──────── Document excerpt
Summer 2012, Vol. 10, Issue 2
- Out of the Dark Ages… Innovations in Technology
- Breathing Freestyle
- All Because of a Blueberry
- AANMA Teams Up with the Marine Corps Marathon
- Ask the Allergist: Oral Allergy SyndromeAsk the Allergist: Oral Allergy Syndrome
- Advocates in Action
- All in Good Taste: South of the Border
By Laurie Ross
“By the time an athlete has spent a decade preparing daily for the Olympics, there is a certain grace in competing. During my races, I typically felt a oneness with my body, the water, and my soul. Swimming felt masterful, effortless, light, blessed… like swimming was a part of me … until the last 10 or 15 yards. Then it’s pure guts, keeping the stroke together, arms, legs, lungs burning, chest tightening, driving for the wall.”
Nancy Hogshead-Makar knows what it feels like to win – she earned three gold medals and a silver medal in swimming at the 1984 Los Angeles Olympics. Like all great athletes, she also knows what it feels like to lose. But what she didn’t know was that the end-of-the-race tightening was asthma.
“I’m from humid Florida,” she explains, “and I didn’t swim as well in California outdoor pools, with its dry air. I didn’t know why at the time, I just thought maybe it was the time change or maybe I was ‘choking’ psychologically. I tended to do well at the beginning of the competition, and then taper off. I swam four events, prelims and finals, before my last race, the 200 butterfly. Standing on the racing block, I was retracting, having a hard time getting a full breath, to get to the top of the breath, and it took a lot of effort to do so. Those last few meters of the race were very painful as every cell in my body cried out for oxygen. I missed a medal by .07 of a second. That’s an eyelash! A blink is .25 of a second!
“I had been having regular, predictable symptoms for about 10 years,” she says, “despite having a father who is a physician, a brother with asthma, and eight years of world-class competitions with physicians on deck, watching me cough. When I was finally diagnosed after the Olympics, all the pieces came together. It made sense. No wonder I coughed in practice. No wonder I needed to warm up more than my teammates. No wonder I got ‘bronchitis’ frequently. No wonder I didn’t swim as well in dry climates. I thought I had small lungs – in fact, they’re enormous: 8 liters, which is about double for a woman my height.”
────────────────
──────── Study material
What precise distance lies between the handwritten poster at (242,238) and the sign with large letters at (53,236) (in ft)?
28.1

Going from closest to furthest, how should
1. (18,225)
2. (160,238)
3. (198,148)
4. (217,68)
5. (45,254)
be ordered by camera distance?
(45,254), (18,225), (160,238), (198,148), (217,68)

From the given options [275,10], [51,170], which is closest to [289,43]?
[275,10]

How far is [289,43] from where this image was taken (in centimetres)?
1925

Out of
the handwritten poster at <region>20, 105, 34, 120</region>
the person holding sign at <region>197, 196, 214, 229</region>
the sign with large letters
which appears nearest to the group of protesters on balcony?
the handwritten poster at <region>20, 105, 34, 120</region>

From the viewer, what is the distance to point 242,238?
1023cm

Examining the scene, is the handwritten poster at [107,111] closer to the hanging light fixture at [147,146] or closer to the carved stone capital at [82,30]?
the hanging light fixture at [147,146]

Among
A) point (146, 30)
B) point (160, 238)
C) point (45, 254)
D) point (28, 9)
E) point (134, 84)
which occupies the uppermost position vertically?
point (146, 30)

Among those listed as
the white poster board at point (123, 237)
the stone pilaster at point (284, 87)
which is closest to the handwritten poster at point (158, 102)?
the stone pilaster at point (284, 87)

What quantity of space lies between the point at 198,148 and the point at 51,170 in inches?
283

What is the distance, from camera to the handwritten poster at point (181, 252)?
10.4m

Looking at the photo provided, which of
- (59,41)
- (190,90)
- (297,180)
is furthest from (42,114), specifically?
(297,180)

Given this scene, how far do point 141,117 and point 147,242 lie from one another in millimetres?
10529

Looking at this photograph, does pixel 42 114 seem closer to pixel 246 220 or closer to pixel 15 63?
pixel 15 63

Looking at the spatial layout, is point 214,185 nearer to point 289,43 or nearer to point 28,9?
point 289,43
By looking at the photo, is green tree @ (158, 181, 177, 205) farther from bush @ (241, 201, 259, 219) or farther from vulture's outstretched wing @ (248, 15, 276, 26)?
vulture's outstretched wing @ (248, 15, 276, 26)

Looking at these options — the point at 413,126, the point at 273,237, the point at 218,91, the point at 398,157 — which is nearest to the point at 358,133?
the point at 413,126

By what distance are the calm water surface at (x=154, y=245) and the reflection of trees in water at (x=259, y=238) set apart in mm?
────────────────
According to the newsletter excerpt, how many gold medals did Nancy Hogshead-Makar win in swimming at the 1984 Los Angeles Olympics? Use only the newsletter excerpt, not the data, for what follows.

* Response below
Three.